The typical pattern of learning to eat a variety of different foods starts in infancy. Children need to be exposed to a range of flavors. Learning to like a specific flavor doesn’t always happen immediately; deciding that you like a flavor can happen gradually. In some cases, it takes 10 to 15 exposures to the same food for an infant to happily eat it. This is not only true regarding flavor but also texture. The same flavor of food that was once enjoyed, when pureed, can be rejected when it is chopped. The change in texture can make the experience unpleasant. Alternately, some children find dry, crunchy food pleasing while smooth, soft foods are viewed as unpleasant. For some children, texture can impact the child’s ability to enjoy eating more significantly than flavor.

Regardless of the specific preferences of each child, the vast majority learn to eat a diverse diet enjoying a wide range of flavors and textures. Sweet and/or salty foods are very popular with most children, but they should be taught that they are a treat to be eaten once in a while, not as a constant diet. However, there are some children who don’t reach this level of comfort with food and who struggle to eat even a few different foods. These children would be described as severely selective eaters.

Moderately and severely selective eaters usually display problems eating both at home and at school. Additionally, some of them are impacted socially as they are unable to go to friend’s homes, or to a restaurant, because of their extremely limited diet. There are many programs throughout the United States to help these children learn how to overcome their eating problems. Children who find eating often difficult display symptoms of anxiety when confronted with food. Food then becomes a battle between parents who are anxious because their child isn’t eating enough.

Selective eating patterns are now recognized as an eating disorder that is identified as Avoidant/Restrictive Food Intake Disorder (ARFID). This disorder is included in the latest version of the Diagnostic and Statistical Manual of Mental Disorders.

Recent research found indications that cases of moderate to severe selective eating were associated with higher levels of anxiety and depression later in life. Even though the study did not clearly prove that picky eating directly leads to psychological symptoms, it does highlight the importance of identifying and treating eating problems in children to avoid potential problems in later life. The research findings are important as they draw attention to the potential of picky eating being a problem and that it should not be minimized or overlooked by parents or medical professionals when children refuse to eat more than a few foods.

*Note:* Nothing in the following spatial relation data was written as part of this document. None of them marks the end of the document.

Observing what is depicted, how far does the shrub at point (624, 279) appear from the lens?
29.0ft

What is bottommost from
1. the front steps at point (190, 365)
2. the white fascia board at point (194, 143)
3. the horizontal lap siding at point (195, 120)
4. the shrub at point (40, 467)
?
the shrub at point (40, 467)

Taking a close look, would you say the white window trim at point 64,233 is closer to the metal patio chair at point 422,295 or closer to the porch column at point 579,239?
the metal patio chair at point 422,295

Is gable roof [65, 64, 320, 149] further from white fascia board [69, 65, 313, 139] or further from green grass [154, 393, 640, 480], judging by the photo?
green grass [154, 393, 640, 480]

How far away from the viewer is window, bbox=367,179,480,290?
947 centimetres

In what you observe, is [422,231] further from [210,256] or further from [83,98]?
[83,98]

If a parent believes that their child is having more than the average problems being introduced to new foods, it is wise to discuss this with the child’s pediatrician. If they continue to exhibit significant picky eating behaviors over many months, or a year or more, parents should ask for a referral to a feeding clinic. Clinic staff can either offer direction as to how to address feeding issues, or assure parents that their child is within the range of normal eating behavior. Regardless, the child will receive the appropriate guidance and support which will benefit them throughout their life.

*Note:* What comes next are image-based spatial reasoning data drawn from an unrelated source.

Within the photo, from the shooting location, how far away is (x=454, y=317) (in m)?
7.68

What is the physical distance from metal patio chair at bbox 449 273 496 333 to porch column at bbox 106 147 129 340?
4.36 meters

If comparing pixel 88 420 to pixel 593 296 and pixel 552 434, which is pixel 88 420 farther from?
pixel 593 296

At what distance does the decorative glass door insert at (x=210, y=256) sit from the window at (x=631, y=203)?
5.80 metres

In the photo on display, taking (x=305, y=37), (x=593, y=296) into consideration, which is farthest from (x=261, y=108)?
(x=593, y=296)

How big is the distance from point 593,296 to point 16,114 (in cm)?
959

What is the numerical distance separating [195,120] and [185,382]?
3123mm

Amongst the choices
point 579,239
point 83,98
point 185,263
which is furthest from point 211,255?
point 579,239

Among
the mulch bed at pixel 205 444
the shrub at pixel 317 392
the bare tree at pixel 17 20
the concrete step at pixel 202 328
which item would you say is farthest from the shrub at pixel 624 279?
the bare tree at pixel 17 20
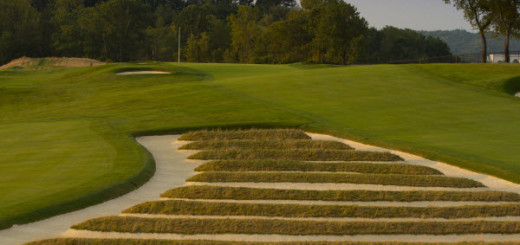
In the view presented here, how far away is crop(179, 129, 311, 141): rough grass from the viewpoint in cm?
1878

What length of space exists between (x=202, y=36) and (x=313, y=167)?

Children, who have a diagnosis of attention deficit disorder, autism, or other sensory deficit problems, commonly have more difficulties with eating than their peers. Early intervention is recommended to facilitate their being able to eat a healthy, diverse diet.

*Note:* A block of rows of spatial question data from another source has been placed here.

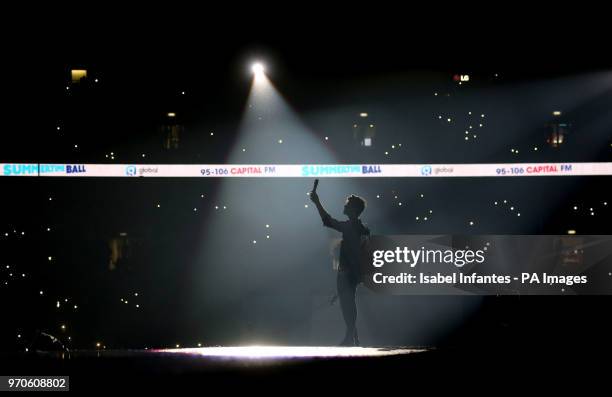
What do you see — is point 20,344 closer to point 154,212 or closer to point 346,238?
point 346,238

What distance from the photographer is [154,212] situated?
14.6m

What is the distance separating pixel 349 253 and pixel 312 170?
6.95 meters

Did You Know? Did you know that all calories are not created equal? Since we have become aware of the number of calories in foods it has been thought that body weight directly relates to the number of calories consumed. However, the National Institutes of Health recently tested the hypothesis that all calories are not equal by conducting a study comparing low-fat diets with low-carbohydrate diets of the same calorie density. What was found was that the low-fat diet beat the low-carb diet by weight loss even though the calories consumed were the same. Participants in the study lost 463 grams of weight on the low-fat diet and only 245 grams on the low-carb diet. Extrapolating the research findings using a low-fat diet could lead to the loss of 6 pounds more, over a 6 month period, than using a low-carb diet.